[lbo-talk] FW from the NLG: Bush Plans War on Iran

Yoshie Furuhashi critical.montages at gmail.com
Tue Sep 4 10:28:03 PDT 2007


On 9/3/07, James Heartfield <Heartfield at blueyonder.co.uk> wrote:
> Yoshie is right when she says:
>
> "Only parties with roughly equal powers can enter into an alliance.
> Washington's demand is not that Tehran be its ally, which is why it
> rejected the overtures from Tehran during the Khatami era."
>
> But my point was that the Iranian elite would ally themselves to the US if
> they could, not that the US wanted it.

Just as terms such as left and right are often useless labels in today's politics, terms such as alliance are not as useful as they once were before the end of World War 2. There are only two nations in the world that can be allies of the United States rather than junior partners (like European states) or client states (like many states in the global South, especially much of the Middle East, and also Japan): China and Russia. But are they US allies? While neither is hostile to Washington and Chinese and US economies are mutually dependent on each other, even they are not regarded as allies of the United States in a clear and consistent fashion. How they are treated by Washington affects how they conduct themselves toward it. The same goes for lesser powers, such as Iran, which cannot hope to become an ally of the United States in the true sense of the word.

MATERIAL SUPPLIED
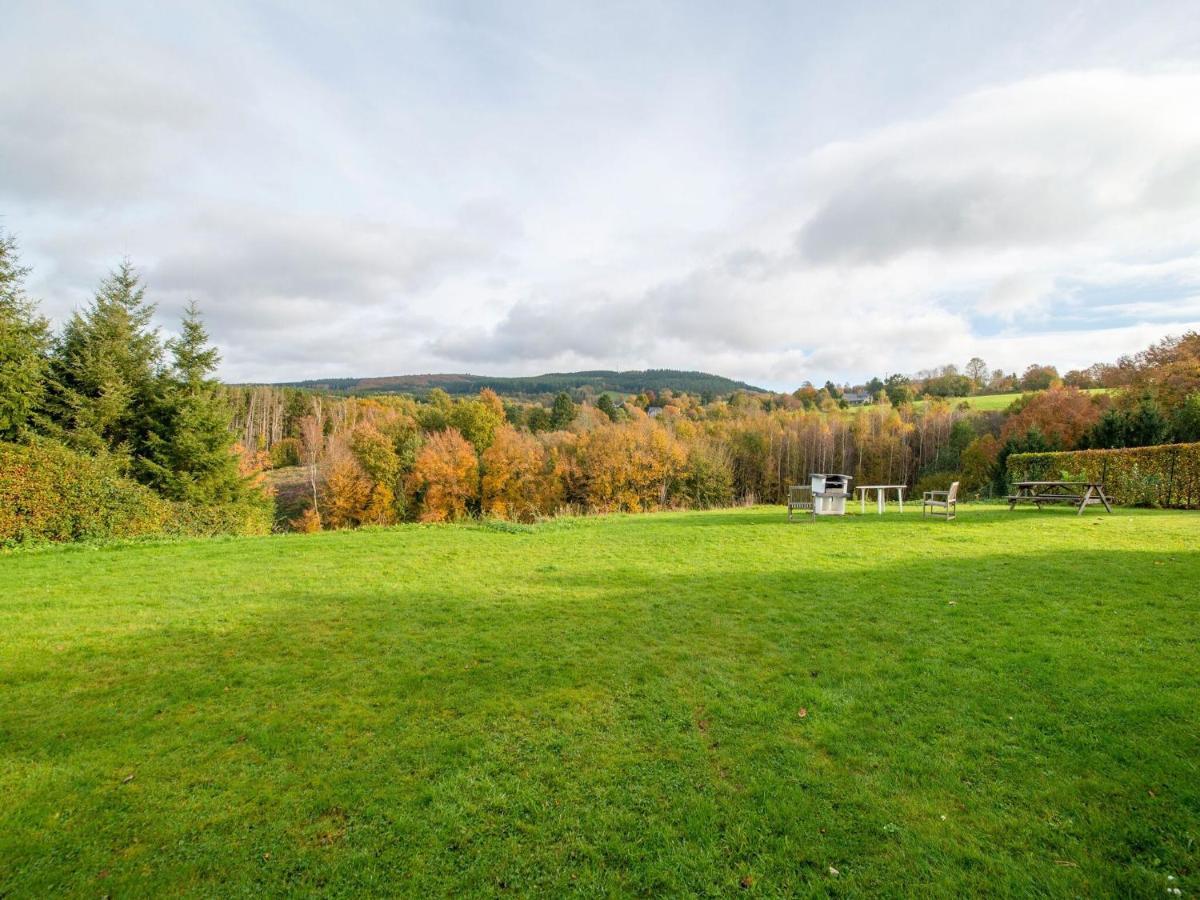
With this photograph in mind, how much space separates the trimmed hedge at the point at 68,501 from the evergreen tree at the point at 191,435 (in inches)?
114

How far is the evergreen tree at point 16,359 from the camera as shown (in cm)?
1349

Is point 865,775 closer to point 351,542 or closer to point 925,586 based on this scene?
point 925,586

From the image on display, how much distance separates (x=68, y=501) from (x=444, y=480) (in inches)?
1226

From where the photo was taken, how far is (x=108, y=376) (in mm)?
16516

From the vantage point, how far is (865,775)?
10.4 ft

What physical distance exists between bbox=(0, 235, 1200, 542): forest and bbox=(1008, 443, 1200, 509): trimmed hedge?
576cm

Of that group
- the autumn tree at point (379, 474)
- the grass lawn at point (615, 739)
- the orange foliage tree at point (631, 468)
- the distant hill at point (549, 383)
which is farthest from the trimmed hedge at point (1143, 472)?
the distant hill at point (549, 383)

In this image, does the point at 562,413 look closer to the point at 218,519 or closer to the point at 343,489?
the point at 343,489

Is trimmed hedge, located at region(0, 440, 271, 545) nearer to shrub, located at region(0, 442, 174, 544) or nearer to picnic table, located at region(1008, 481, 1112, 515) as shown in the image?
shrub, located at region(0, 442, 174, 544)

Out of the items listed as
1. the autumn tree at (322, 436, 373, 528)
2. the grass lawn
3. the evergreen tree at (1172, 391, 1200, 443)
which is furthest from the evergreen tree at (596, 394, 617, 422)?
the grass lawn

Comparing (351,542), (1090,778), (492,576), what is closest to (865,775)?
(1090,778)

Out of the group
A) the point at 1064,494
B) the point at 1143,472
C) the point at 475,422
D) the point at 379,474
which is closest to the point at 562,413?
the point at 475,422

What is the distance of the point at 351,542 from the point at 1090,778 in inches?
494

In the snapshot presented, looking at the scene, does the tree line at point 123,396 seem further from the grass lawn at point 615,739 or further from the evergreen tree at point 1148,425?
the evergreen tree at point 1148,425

PROBLEM 1
Reproduce the passage of the post on Iran and alliances with the United States starting at "[lbo-talk] FW from" and ending at "into an alliance.".
PROBLEM 2
Write the next portion of the post on Iran and alliances with the United States, beginning after its final sentence.

EXERCISE OUTPUT 1
[lbo-talk] FW from the NLG: Bush Plans War on Iran

Yoshie Furuhashi critical.montages at gmail.com
Tue Sep 4 10:28:03 PDT 2007


On 9/3/07, James Heartfield <Heartfield at blueyonder.co.uk> wrote:
> Yoshie is right when she says:
>
> "Only parties with roughly equal powers can enter into an alliance.

EXERCISE OUTPUT 2
Some of Iran's power elite, like Khatami and Rafsanjani, nevertheless bend to US demands much more readily than other factions, which is the reason why the Western press call them "moderates" and other names that are essentially codewords for degrees of willingness to subordinate their nation's and region's interests to Washington's. Khatami and Rafsanjani's factions probably think of Hamas, Hizballah, etc. as political and financial albatrosses around their necks, and they would be rather happy to say sayonara to them (which was essentially the main content of their overtures to Washington). Those who are called "hard-liners" are not quite like them, for they are often religiously, politically, and economically attached to such causes as well as their nation's sovereignty.

But our task is not to make all factions of Iran's power elite refuse to make Iran a client state. It's up to the Iranian people to do so if they wish. Our task, instead, is to stop the US-led campaign of economic sanctions, covert actions, and "democracy assistance."


> Also I agree with you when you say to Doug that 'leftist' in this context is
> not necessarily good (after all the 'leftists' in the Irish republican
> movement, the 'Officials' were those that favoured collaboration with
> British imperialism). It is just that the pro-western outlook of the Iranian
> leftists (descendants of Tudeh) does not necessarily imply that the current
> regime's populism is preferable.

In my view, the people of Iran were correct to have voted for Khatami and Ahmadinejad successively, thinking that they were the best possible choices in the presidential elections in which they ran respectively. Those who think that Iranians made wrong choices need to win over Iranians, not me, to their views, since I don't get to vote in Iranian elections.


> As for killing leftists, I think most would agree that executing your
> political opponents should demand a high threshold of justification, which
> the Iranian regime has not met.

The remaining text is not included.